**PROMPT 1**
Write out the IQ text from "It’s tempting to" through "you might think.", swapping "Psychologists" for "Researchers".
**PROMPT 2**
Answer these questions from the IQ text.
(a) At what average rate have raw IQ scores for many populations been rising since the early 20th century?
(b) What score did Kashmea Wahi get on the IQ test?
(c) In what country were IQ tests originally created?

**QUOTED PASSAGE**
*** Begin section ***

IQ scores were used for educational placement, assessment of intellectual ability, and evaluating job applicants. In research contexts, they have been studied as predictors of job performance and income. They are also used to study distributions of psychometric intelligence in populations and the correlations between it and other variables. Raw scores on IQ tests for many populations have been rising at an average rate of three IQ points per decade since the early 20th century, a phenomenon called the Flynn effect. Investigation of different patterns of increases in subtest scores can also inform research on human intelligence.

Historically, many proponents of IQ testing have been eugenicists who used pseudoscience to push later debunked views of racial hierarchy in order to justify segregation and oppose immigration. Such views have been rejected by a strong consensus of mainstream science, though fringe figures continue to promote them in pseudo-scholarship and popular culture.

Additional Information

Earlier this year, 11-year-old Kashmea Wahi of London, England scored 162 on an IQ test. That’s a perfect score. The results were published by Mensa, a group for highly intelligent people. Wahi is the youngest person ever to get a perfect score on that particular test.           

Does her high score mean she will go on to do great things — like Stephen Hawking or Albert Einstein, two of the world’s greatest scientists? Maybe. But maybe not.

IQ, short for intelligence quotient, is a measure of a person’s reasoning ability. In short, it is supposed to gauge how well someone can use information and logic to answer questions or make predictions. IQ tests begin to assess this by measuring short- and long-term memory. They also measure how well people can solve puzzles and recall information they’ve heard — and how quickly.

Every student can learn, no matter how intelligent. But some students struggle in school because of a weakness in one specific area of intelligence. These students often benefit from special education programs. There, they get extra help in the areas where they’re struggling. IQ tests can help teachers figure out which students would benefit from such extra help.

IQ tests also can help identify students who would do well in fast-paced “gifted education” programs. Many colleges and universities also use exams similar to IQ tests to select students. And the U.S. government — including its military — uses IQ tests when choosing who to hire. These tests help predict which people would make good leaders, or be better at certain specific skills.

It’s tempting to read a lot into someone’s IQ score. Most non-experts think intelligence is the reason successful people do so well. Psychologists who study intelligence find this is only partly true. IQ tests can predict how well people will do in particular situations, such as thinking abstractly in science, engineering or art. Or leading teams of people. But there’s more to the story. Extraordinary achievement depends on many things. And those extra categories include ambition, persistence, opportunity, the ability to think clearly — even luck.

Intelligence matters. But not as much as you might think.

Measuring IQ

IQ tests have been around for more than a century. They were originally created in France to help identify students who needed extra help in school.

*** End section ***

**INFORMATION SUPPLIED**
*** Begin section ***

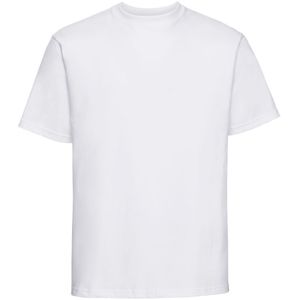 Russell Europa Heren Klassiek Zwaargewicht Ringspun Korte Mouwen T-Shirt (Wit)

*** End section ***

**YOUR SOLUTION 1**
It’s tempting to read a lot into someone’s IQ score. Most non-experts think intelligence is the reason successful people do so well. Researchers who study intelligence find this is only partly true. IQ tests can predict how well people will do in particular situations, such as thinking abstractly in science, engineering or art. Or leading teams of people. But there’s more to the story. Extraordinary achievement depends on many things. And those extra categories include ambition, persistence, opportunity, the ability to think clearly — even luck.

Intelligence matters. But not as much as you might think.

**YOUR SOLUTION 2**
(a) Three IQ points per decade
(b) 162
(c) France